Ce n’est pas le cas sur Le Lierre et La Vigne, ou tous les artistes ont une production qui est considéré comme valable et bonne. C’est une règle de jeu qui permet effectivement de rassurer les joueurs et porte les discussions, non pas sur la qualité de l’oeuvre, mais sur le projet en lui même, et l’implication de l’auteur.
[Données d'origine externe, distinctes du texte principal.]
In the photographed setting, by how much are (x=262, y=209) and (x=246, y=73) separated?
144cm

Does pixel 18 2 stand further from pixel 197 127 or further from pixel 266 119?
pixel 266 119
Par contre, sur le jeu Les Canotiers des Santeuil, il y a en jeu des représentants de différents mouvements artistiques, ainsi que des critiques. Afin de ne pas parler d’une peinture réalisée par le joueur, mais bien par le personnage, on réfléchit à un sytème de notation. Les artistes du mouvement A, reconnaissent une oeuvre comme intéressante via à un barème évidement lisible (en bas à droite de la toile, marquage de une à trois A, AAA étant ce qui se fait de mieux), le mouvement B aura un marquage différent (un à trois B) et un troisième barème donne des indication sur les qualité d’exécutions générales (1 à 3 étoiles). J’espère ainsi que nous pourrons garder la possibilité de parler d’une oeuvre sans risquer de froisser le joueur qui aura passer 5 heures à patasser de l’acrylique sur une toile… Evidement, ce système n’est applicable qu’au dessin, il va être complexe d’ajouter des étoiles à un danseur.
22 avril 2017 at 19 h 55 min
axe intéressant! merci de la piste de réflexion!